Development of next-generation sequencing has revolutionized the field, allowing rapid accumulation of reference chloroplast, mitochondrial and genomic reference sequences, as well as high-throughput sequencing and species identification of multi-ingredient herbal products or formulations. The experimental workflow of NGS is quite simple, from DNA extraction, library building to high-throughput sequencing. However, there are many factors that could affect the applicability and differentiation power of a NGS experiment, including but not limited to DNA degradation during manufacturing process, differentiation power of DNA barcodes chosen, PCR bias, applicability of taxon assignment program and coverage of reference sequence database.
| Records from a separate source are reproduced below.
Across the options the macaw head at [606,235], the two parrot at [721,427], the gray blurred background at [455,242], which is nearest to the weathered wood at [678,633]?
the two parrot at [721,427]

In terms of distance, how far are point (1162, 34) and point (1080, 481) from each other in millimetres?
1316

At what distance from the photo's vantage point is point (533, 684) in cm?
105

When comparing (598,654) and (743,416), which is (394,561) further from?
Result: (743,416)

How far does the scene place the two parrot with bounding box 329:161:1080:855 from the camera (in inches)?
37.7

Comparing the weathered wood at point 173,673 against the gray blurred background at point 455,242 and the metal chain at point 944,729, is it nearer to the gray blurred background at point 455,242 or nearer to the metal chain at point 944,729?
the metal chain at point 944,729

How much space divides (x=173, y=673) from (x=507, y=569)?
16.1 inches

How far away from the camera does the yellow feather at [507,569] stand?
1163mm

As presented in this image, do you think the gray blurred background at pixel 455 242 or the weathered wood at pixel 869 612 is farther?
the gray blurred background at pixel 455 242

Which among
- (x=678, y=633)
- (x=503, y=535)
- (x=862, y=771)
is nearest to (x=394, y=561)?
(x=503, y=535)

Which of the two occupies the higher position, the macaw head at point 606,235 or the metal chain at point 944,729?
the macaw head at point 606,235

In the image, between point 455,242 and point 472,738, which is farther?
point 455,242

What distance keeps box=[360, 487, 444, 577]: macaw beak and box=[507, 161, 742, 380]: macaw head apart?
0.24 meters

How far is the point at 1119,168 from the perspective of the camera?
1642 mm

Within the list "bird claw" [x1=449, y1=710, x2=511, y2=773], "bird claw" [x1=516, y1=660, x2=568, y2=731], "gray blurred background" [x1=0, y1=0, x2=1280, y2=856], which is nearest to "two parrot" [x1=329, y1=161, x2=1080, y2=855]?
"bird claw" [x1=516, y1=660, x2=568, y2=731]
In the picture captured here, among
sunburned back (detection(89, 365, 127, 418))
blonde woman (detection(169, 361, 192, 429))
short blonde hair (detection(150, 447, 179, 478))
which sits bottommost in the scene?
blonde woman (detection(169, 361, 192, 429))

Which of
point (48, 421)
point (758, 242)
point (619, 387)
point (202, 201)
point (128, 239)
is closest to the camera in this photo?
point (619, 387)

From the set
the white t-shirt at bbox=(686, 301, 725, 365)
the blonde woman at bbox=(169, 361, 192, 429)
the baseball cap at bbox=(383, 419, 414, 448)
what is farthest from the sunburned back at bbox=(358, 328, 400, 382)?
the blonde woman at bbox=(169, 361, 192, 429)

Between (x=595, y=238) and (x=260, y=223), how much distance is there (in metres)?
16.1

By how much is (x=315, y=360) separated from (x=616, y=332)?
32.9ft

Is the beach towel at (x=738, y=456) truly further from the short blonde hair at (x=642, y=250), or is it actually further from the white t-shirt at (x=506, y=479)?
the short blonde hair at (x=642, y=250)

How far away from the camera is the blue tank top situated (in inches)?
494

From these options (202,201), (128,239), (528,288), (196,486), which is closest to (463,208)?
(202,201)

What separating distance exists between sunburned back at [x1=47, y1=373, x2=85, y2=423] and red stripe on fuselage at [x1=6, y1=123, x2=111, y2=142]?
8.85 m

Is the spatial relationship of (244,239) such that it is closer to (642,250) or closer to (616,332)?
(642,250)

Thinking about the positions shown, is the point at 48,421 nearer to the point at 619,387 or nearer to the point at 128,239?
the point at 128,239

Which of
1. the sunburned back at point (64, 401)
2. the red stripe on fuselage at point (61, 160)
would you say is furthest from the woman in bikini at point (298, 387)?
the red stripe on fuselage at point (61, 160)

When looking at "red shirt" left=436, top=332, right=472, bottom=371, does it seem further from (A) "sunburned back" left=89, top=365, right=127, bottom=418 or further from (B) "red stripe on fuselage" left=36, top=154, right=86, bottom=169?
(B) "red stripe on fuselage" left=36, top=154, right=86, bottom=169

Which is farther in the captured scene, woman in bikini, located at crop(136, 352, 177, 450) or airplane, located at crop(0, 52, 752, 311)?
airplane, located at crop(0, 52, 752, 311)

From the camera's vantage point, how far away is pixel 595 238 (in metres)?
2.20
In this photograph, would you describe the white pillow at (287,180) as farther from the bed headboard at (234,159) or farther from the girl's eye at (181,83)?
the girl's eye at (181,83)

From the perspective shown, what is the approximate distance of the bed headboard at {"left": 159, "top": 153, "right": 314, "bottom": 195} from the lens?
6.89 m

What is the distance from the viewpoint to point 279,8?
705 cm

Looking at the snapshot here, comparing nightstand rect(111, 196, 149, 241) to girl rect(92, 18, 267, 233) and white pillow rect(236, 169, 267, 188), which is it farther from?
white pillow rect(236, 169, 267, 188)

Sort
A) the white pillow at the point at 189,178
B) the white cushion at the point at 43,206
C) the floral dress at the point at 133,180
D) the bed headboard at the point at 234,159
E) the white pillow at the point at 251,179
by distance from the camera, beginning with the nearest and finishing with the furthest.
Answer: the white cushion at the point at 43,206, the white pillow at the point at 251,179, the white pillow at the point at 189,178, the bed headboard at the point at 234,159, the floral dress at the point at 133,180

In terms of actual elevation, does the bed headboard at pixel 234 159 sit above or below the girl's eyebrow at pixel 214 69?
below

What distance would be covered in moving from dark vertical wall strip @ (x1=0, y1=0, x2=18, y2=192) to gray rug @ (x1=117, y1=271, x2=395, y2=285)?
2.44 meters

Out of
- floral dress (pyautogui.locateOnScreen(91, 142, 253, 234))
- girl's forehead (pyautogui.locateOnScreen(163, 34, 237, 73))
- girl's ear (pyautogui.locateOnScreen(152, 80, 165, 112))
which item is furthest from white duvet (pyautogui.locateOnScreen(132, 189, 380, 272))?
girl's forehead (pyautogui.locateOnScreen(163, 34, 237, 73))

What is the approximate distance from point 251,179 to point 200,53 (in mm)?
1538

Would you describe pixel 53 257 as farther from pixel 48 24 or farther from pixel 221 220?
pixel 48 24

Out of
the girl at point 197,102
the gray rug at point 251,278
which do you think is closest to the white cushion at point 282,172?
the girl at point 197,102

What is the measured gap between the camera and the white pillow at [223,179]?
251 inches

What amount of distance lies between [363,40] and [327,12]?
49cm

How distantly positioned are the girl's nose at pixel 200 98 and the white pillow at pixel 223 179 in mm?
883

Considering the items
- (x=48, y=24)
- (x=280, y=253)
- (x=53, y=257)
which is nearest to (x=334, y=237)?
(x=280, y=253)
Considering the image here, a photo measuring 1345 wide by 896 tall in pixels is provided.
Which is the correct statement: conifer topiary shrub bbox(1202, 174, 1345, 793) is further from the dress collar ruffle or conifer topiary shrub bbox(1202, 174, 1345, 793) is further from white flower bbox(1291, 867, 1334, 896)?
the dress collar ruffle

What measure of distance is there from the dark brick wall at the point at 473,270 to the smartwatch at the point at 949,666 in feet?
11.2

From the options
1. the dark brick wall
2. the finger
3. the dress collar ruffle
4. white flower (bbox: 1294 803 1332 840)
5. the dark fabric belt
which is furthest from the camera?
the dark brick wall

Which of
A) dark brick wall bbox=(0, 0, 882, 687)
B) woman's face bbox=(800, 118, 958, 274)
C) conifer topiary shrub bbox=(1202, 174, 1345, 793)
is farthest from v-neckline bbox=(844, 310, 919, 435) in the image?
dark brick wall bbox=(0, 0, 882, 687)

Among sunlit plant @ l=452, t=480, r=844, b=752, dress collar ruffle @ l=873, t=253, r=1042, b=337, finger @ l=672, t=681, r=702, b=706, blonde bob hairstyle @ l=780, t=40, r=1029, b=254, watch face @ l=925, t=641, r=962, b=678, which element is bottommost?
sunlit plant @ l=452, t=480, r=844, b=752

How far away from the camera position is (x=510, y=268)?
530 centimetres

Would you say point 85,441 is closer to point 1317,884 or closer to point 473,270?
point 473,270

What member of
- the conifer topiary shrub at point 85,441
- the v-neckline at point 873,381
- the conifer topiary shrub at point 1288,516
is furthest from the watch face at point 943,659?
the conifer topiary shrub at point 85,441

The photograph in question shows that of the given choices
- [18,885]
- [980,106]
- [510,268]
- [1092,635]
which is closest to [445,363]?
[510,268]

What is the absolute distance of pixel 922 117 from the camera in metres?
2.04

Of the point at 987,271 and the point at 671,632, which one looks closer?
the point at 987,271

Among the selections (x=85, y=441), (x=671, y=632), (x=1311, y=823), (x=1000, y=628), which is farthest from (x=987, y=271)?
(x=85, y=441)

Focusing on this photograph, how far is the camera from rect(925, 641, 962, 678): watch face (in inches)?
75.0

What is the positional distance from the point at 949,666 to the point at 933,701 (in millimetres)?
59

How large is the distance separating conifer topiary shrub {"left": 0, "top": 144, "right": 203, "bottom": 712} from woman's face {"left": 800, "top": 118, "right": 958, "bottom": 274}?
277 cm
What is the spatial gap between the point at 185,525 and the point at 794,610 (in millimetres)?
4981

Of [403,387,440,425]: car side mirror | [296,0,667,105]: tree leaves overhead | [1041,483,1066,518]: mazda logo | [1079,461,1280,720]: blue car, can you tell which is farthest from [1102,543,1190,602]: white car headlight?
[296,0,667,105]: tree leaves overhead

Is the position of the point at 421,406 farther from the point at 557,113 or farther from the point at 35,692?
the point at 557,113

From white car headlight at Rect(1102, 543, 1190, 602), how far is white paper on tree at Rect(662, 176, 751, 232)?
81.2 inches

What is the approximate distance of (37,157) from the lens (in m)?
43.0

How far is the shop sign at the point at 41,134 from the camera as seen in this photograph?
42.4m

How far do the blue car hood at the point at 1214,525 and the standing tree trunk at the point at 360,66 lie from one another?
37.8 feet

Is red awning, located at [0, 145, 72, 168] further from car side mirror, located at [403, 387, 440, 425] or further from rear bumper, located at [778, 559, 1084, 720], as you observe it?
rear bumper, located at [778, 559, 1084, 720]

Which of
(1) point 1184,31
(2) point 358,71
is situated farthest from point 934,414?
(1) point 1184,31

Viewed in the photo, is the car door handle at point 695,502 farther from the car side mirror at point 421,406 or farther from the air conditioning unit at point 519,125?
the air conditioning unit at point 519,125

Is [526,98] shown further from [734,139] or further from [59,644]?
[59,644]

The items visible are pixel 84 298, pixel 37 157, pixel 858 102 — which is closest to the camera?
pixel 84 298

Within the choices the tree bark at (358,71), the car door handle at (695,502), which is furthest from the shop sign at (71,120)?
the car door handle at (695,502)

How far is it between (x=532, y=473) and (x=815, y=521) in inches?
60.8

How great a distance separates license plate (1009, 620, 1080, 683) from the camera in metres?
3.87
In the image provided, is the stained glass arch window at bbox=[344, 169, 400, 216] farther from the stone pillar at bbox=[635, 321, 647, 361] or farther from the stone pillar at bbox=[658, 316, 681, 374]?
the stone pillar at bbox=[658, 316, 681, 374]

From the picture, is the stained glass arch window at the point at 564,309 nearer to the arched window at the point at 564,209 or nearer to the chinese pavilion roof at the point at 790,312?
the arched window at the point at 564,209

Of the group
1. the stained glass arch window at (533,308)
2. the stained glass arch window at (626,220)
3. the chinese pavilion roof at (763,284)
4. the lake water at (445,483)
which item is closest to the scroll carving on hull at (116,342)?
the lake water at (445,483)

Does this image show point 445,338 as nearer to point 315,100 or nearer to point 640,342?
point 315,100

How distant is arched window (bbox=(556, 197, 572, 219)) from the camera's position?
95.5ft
In this review, important considerations for experimental design of NGS for herbal identification have been discussed. Intragenomic heterogeneity of ITS sequence and the presence of mitochondrial plastid DNA were also highlighted to show the necessity of constant updating of reference sequence database and bioinformatics pipeline. We hope that this review provides some guidance on designing and evaluating NGS-based identification for pharmacovigilance or quality assurance of herbal products. NGS has allowed simultaneous identification of not only the expected ingredients, but also contaminants and adulterants. However, DNA-based method cannot identify the parts of plants/animals used in the products, nor can it identify the chemical components qualitatively or quantitatively. Quality control of herbal products involves various aspects, which cannot be comprehensively evaluated by any standalone assays. To ensure the identity and quality of herbal products for the benefit of the industry and consumers, other independent technologies, such as chemometric-guided profiling [77], biological evaluation and metabolomics [78], should also be employed in an integrative manner.